Hi. I need to implement a global function (in CUDA C) that calls a serial function many times. The serial function is recursive and returns an array of 5 elements, I want the global function to return the same array for each thread. The code should be something like this:
struct matrix {
int rig;
int col;
float* N;
int* M;
};
__device__ float serial_func(struct matrix* A, struct matrix* B){
if(-----)
for (int j = 0; j < 5; j++) {
A->N[j] = B->N[j];
}
serial_func(A, B);
else
for (int j = 0; j < 5; j++) {
A->N[j] = B->N[j];
}
return 0;
}
__global__ void kernelFunc(?){
int i = threadIdx.x;
if(i<100)
serial_func();
}
How can I implement it? Which parameters do I have to insert inside the global function?
If you make the following compilable and matching your intent, I expect someone can help you with whatever remains:
struct matrix {
int rig;
int col;
float* N;
int* M;
};
float serial_func(struct matrix* A, struct matrix* B){
if(-----)
for (int j = 0; j < 5; j++) {
A->N[j] = B->N[j];
}
serial_func(A, B);
else
for (int j = 0; j < 5; j++) {
A->N[j] = B->N[j];
}
return 0;
}
void kernelFunc(int i, ?){
if(i<100)
serial_func();
}
int main(){
int max = 100;
for (int i = 0; i < max; i++) kernelFunc(i, ?);
}
And if you intend to have every thread work on the sameA and B, then this isn’t going to work. You can’t have multiple threads updating the same locations in memory:
Actually, I did it in C, but I have some problems in doing the same in CUDA C. The idea would be to create a global function where each thread calls the serial (device) function once. Also, it seems that the device functions don’t admit recursion.
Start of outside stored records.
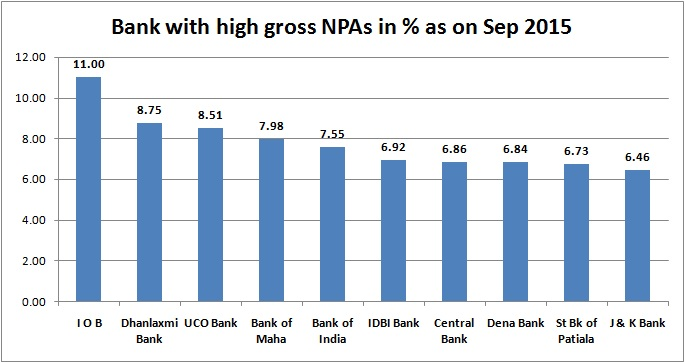 npa npa assets Non-performing assets or npa are the loans provided by the banks to retail or institutional clients which are no more performing up to the mark or a preset standard.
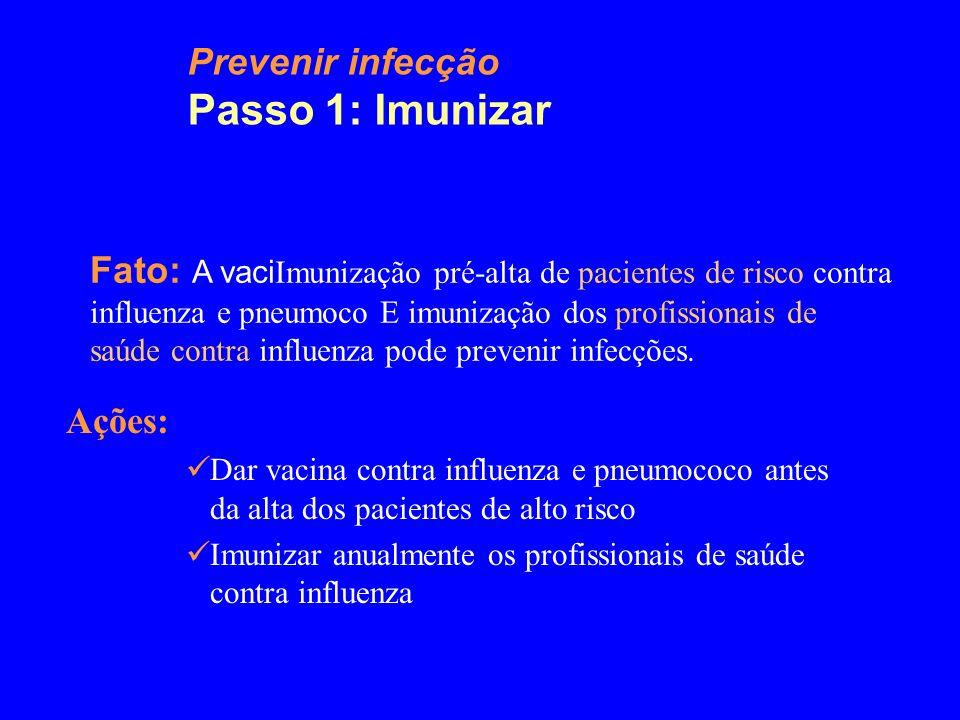 Ações: Dar vacina contra influenza e pneumococo antes da alta dos pacientes de alto risco Imunizar anualmente os profissionais de saúde contra influen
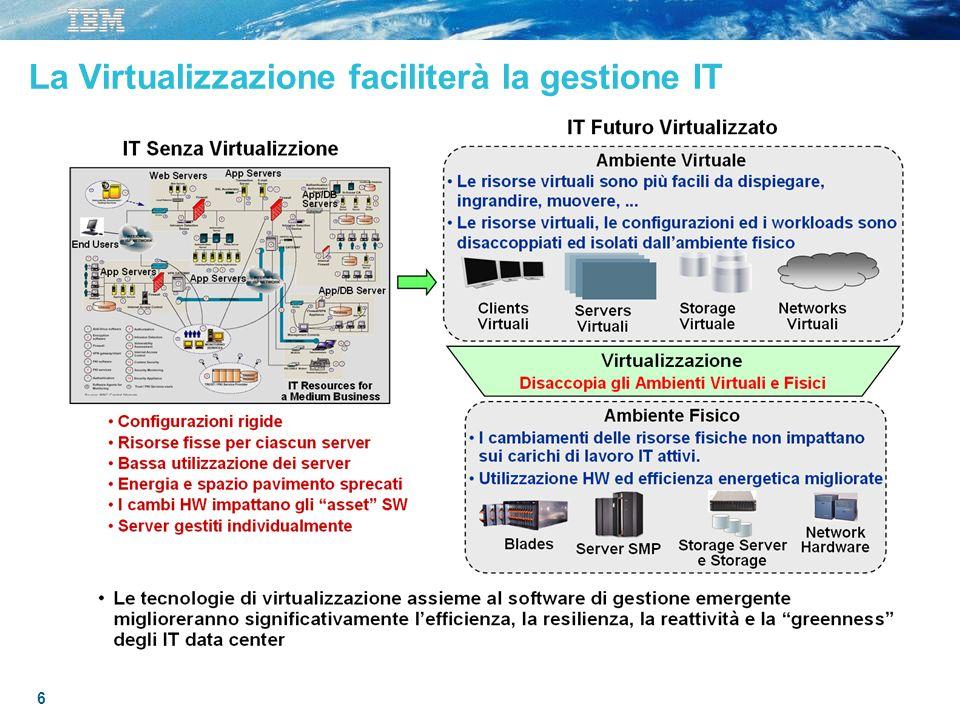 7 Funzionalità di virtualizzazione PowerVM Macchine fisiche o partizionamento fisico IBM PowerVM – Risorse condivise Stesso servizio con minor HW !!.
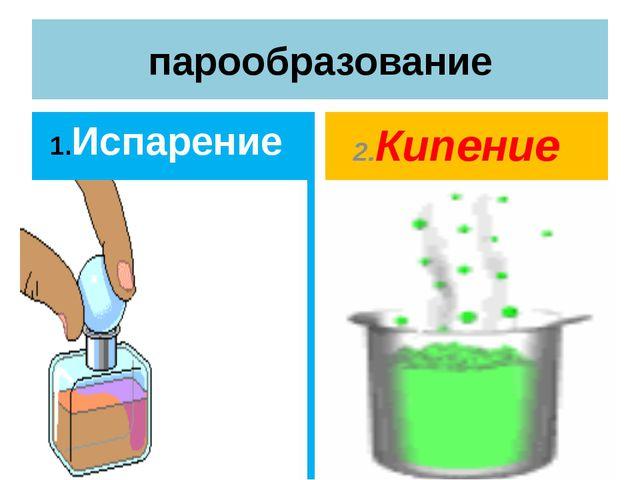 парообразование 1.Испарение Происходит при любой температуре Температура испа...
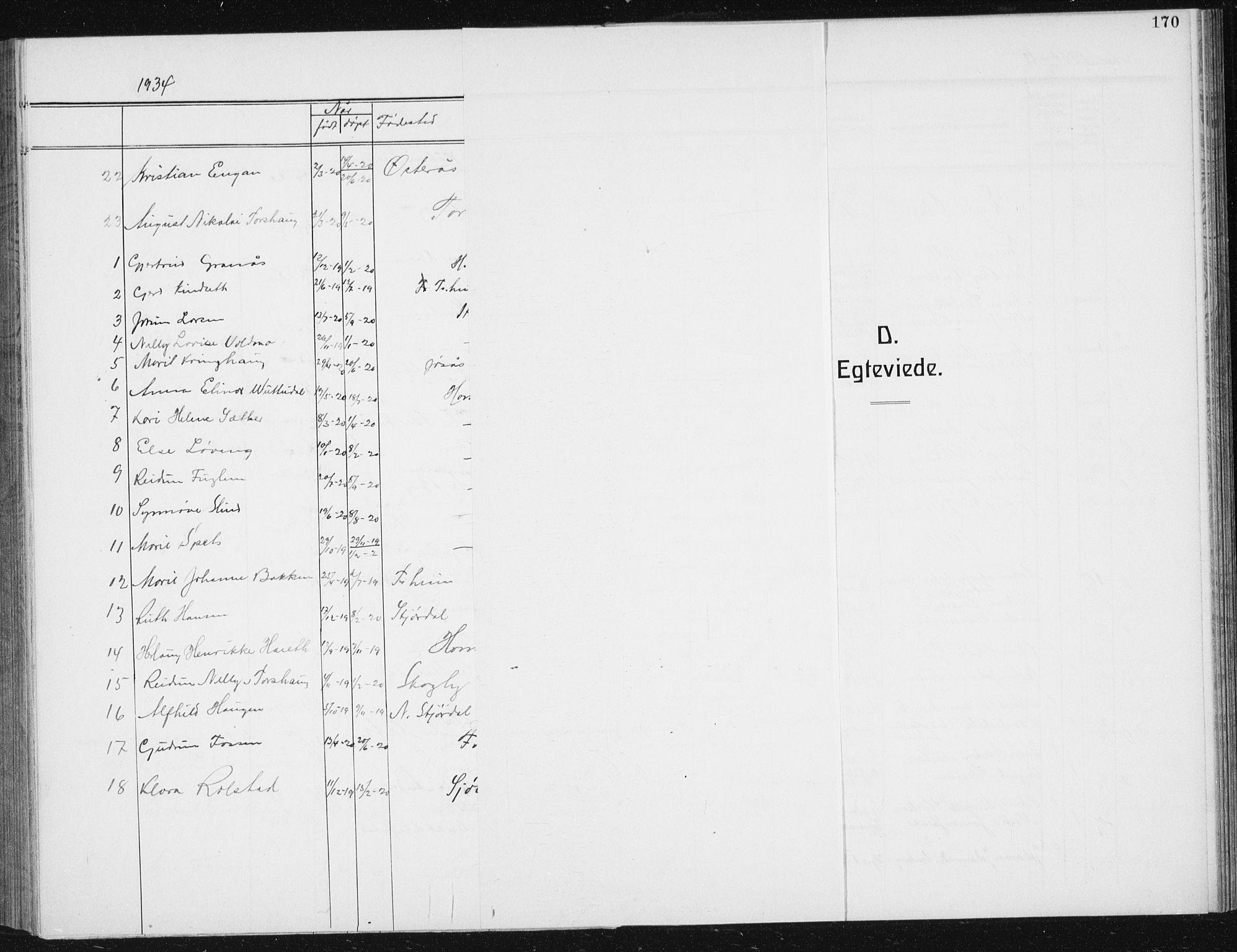 SAT, Ministerialprotokoller, klokkerbøker og fødselsregistre - Sør-Trøndelag, 617/L0431: Klokkerbok nr. 617C02, 1910-1936, s. 170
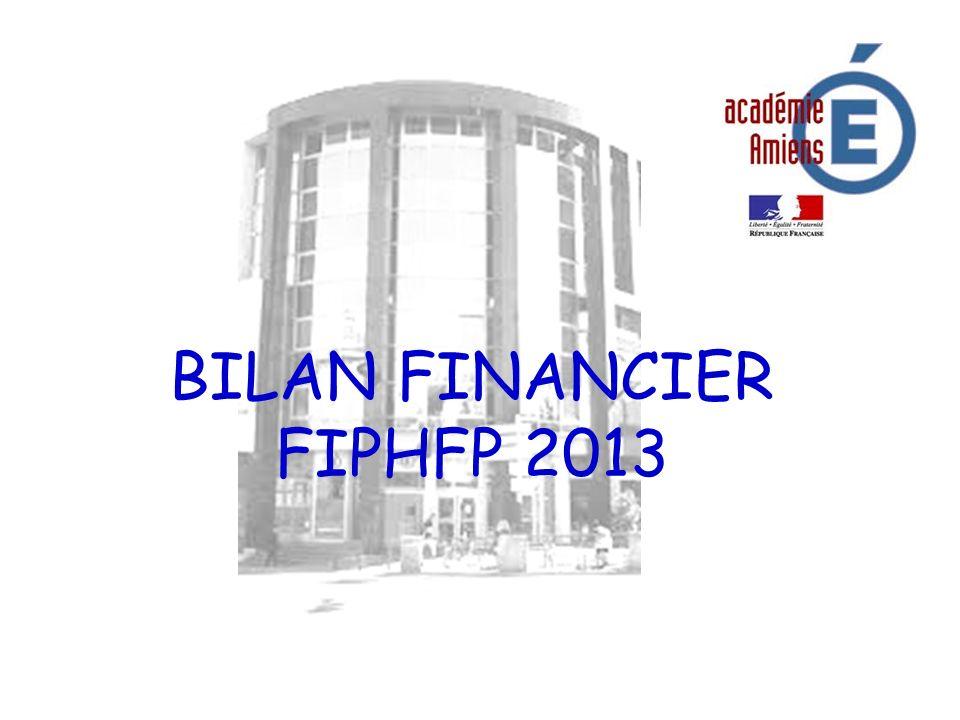 BILAN FINANCIER FIPHFP 2013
Right, I imagined you had, and what I was suggesting was that you fill out the code I already provided to make it complete. If you want to do that, I’ll take another look. If not perhaps someone else will be able to help.
You can certainly do a recursive device function in CUDA, and there are multiple forum posts about it if you want to see an example. It does raise the issue of stack depth that needs to be carefully considered.